## PROBLEM
Print the stretch of the trapping forum thread starting with "# **** Cuffs" and going on through "at succesful catches?", word for word.

## GIVEN PASSAGE
####
# **** Cuffs



## Trapper99 (May 18, 2008)

Can anyone explain to me how a **** cuff works? Does it just stick its hand in and get it stuck with a spring or something? I was thinking about getting a few. Are they descent at succesful catches?

Thanks 
Trapper99


----------



## xdeano (Jan 14, 2005)

**** cuffs work well. 
egg traps work well also.

But the one that works really well and you don't need any tools to set it other than your hand is called Lil' Grizz, They work very well for trapping ****.

http://www.minntrapprod.com/catalog/default.php?cPath=204_242

They all work in basically the same way, bait at the bottom, **** sticks it's had in the hole to retrieve the food and pulls up on the trigger and a spring pinches against the palm of their hand and holds them tell you get there to dispatch them.

If I were to spend the money, i'd go with Lil' Grizz traps all the way. But you have to experiment tell you find the right one. The one downfall is that they are kind of spendy.

just my 2 cents.

xdeano


----------



## Trapper99 (May 18, 2008)

yea i noticed that when i was looking for them. but lil' griz is can get into your pocket book too. i looked at that website and they wer 21 buks apeice. how much were the **** cuffs?


----------



## xdeano (Jan 14, 2005)

http://www.minntrapprod.com/catalog/default.php?cPath=204&osCsid=c1164a4b145f2a953526e1d9304f8fac

the **** cuffs were 17.95 a piece.

For the extra couple of bucks i'd go wth the grizz.
xdeano


----------



## Trapper99 (May 18, 2008)

ok. thanks xdeano


----------



## BanditBuster (Sep 23, 2008)

**** cuffs are pretty powerful, But I would go with lil' grizz.


----------
####
## DATASET CONTENT
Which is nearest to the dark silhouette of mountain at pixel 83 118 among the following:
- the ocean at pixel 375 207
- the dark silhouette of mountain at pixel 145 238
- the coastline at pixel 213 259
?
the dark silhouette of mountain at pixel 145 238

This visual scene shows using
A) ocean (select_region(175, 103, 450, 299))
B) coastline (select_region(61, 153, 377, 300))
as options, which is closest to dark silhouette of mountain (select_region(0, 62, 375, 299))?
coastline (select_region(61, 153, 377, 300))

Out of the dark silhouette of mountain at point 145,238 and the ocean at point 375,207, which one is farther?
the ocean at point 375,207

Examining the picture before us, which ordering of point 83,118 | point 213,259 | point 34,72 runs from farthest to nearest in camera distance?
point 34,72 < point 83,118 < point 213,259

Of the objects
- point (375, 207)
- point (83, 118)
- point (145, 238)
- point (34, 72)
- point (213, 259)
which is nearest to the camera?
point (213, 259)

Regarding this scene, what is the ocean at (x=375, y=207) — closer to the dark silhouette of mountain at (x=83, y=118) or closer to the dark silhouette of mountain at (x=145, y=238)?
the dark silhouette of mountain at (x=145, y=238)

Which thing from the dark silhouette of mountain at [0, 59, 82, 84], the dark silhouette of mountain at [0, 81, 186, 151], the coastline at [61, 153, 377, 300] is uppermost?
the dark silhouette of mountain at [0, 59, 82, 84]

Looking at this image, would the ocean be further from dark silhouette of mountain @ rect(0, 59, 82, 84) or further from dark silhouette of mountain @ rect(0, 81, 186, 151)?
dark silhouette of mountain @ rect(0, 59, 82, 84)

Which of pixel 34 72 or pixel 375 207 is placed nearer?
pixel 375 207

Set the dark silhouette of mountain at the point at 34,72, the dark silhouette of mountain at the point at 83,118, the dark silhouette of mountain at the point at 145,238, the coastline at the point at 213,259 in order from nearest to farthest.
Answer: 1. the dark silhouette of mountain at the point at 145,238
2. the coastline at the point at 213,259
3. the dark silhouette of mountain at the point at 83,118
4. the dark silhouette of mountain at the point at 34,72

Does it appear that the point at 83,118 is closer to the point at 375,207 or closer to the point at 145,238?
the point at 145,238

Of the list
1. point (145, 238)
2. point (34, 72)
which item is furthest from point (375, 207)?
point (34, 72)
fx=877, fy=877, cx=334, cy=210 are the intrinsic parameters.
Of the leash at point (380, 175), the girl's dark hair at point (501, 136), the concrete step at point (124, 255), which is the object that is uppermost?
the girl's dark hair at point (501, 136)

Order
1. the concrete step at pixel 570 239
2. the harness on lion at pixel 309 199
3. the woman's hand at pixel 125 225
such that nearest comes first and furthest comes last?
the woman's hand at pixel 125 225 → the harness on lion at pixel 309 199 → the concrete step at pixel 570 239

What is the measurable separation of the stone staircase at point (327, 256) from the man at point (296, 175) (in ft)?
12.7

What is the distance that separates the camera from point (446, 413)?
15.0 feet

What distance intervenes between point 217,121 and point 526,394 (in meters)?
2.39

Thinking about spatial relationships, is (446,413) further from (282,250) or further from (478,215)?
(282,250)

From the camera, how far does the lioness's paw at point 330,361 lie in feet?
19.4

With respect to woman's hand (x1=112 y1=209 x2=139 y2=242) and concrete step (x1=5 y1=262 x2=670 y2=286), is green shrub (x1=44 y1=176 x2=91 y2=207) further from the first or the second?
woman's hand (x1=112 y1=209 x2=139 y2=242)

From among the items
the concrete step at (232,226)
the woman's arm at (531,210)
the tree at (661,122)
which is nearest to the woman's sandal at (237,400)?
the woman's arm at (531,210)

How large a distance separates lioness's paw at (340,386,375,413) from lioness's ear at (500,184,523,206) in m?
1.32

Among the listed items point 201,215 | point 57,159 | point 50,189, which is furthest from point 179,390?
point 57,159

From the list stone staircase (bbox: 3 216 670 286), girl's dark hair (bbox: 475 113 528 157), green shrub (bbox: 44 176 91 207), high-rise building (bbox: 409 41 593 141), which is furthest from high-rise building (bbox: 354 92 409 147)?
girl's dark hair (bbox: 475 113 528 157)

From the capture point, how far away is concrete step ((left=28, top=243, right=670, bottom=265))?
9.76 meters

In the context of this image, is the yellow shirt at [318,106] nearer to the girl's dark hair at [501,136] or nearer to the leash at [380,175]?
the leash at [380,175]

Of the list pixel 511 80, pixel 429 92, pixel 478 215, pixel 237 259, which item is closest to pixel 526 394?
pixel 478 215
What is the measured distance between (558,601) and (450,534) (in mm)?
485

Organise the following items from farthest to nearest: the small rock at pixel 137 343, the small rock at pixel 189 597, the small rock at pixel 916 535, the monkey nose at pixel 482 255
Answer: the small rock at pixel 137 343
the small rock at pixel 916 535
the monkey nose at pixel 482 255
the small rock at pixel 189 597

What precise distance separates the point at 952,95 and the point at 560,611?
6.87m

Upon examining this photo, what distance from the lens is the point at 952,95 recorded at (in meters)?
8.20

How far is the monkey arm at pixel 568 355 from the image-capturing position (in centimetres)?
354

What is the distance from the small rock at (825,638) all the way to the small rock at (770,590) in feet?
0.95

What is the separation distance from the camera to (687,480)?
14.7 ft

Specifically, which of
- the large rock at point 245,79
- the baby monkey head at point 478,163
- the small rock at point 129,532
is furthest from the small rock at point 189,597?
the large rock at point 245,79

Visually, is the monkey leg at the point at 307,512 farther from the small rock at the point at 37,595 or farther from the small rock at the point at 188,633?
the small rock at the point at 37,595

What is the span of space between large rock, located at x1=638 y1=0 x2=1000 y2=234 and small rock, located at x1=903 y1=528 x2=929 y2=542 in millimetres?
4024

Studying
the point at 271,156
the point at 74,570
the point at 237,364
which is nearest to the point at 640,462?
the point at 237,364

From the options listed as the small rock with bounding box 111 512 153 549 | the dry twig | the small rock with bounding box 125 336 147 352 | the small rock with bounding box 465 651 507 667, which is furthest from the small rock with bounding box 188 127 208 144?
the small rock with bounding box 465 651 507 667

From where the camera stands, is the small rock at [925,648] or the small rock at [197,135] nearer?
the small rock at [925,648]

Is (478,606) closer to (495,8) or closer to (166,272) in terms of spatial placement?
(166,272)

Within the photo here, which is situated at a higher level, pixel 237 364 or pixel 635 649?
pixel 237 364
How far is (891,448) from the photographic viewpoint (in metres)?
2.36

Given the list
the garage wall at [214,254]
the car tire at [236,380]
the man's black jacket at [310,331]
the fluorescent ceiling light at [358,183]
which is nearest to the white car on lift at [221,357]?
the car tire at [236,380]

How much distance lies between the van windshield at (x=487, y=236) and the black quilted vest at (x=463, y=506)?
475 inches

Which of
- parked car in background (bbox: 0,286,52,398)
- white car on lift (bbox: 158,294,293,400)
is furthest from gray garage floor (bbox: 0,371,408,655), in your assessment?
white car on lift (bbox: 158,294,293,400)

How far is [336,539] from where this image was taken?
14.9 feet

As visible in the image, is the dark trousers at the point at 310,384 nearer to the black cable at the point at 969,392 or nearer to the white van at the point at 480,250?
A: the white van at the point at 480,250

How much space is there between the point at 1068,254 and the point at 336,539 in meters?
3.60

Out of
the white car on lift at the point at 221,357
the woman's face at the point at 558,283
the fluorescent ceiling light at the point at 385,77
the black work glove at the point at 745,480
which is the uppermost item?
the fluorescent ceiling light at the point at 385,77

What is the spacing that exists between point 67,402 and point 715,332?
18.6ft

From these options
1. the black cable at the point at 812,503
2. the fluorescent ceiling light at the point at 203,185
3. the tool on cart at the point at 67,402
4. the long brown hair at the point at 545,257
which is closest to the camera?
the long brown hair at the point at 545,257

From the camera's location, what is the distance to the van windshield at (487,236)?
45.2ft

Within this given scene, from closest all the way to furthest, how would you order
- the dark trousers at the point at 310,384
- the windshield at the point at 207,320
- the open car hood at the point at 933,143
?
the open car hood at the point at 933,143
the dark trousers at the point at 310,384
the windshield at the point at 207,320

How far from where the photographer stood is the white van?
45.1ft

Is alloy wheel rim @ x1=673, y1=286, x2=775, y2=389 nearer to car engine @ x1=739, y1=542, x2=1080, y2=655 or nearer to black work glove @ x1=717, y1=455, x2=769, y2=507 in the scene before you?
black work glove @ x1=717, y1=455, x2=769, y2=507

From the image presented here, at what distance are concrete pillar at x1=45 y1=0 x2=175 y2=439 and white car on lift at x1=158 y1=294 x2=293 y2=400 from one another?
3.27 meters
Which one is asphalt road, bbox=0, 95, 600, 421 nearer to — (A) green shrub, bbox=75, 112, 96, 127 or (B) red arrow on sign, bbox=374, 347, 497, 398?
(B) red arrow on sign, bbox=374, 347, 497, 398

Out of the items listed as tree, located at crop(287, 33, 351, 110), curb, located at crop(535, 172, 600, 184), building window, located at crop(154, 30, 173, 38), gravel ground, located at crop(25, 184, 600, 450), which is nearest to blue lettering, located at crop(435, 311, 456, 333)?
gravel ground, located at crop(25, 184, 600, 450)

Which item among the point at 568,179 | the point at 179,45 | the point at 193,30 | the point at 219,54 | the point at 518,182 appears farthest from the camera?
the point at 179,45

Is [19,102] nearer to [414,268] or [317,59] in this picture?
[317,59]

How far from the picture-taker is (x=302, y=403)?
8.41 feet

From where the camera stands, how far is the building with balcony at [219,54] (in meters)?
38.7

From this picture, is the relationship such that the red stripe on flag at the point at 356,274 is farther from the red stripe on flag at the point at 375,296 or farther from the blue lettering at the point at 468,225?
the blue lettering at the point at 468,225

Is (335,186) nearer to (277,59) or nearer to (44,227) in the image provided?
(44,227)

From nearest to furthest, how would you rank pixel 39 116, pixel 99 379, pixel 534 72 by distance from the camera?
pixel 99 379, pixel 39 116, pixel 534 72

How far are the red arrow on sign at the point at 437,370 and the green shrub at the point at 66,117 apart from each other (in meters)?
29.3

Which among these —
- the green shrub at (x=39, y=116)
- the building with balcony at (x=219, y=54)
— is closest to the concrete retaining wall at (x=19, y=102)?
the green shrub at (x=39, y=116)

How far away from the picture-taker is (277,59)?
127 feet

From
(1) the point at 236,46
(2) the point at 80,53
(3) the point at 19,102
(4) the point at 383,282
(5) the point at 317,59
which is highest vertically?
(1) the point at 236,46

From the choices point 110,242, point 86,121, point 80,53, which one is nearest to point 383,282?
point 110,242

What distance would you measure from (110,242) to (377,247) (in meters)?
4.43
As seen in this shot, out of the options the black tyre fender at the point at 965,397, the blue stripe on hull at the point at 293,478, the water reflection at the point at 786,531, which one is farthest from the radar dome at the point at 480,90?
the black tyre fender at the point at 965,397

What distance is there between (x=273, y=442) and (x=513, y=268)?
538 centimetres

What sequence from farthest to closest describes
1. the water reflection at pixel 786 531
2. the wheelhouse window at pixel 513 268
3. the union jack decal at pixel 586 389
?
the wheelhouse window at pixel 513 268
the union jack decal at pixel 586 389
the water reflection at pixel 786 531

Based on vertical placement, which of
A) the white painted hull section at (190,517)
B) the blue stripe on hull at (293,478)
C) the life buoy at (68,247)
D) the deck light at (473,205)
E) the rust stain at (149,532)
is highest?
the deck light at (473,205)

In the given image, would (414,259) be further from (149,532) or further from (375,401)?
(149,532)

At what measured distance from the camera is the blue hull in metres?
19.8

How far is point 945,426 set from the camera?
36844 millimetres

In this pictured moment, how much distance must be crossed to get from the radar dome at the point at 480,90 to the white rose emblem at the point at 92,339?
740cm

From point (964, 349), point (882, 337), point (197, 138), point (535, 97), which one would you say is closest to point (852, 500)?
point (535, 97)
####
## SOLUTION
# **** Cuffs



## Trapper99 (May 18, 2008)

Can anyone explain to me how a **** cuff works? Does it just stick its hand in and get it stuck with a spring or something? I was thinking about getting a few. Are they descent at succesful catches?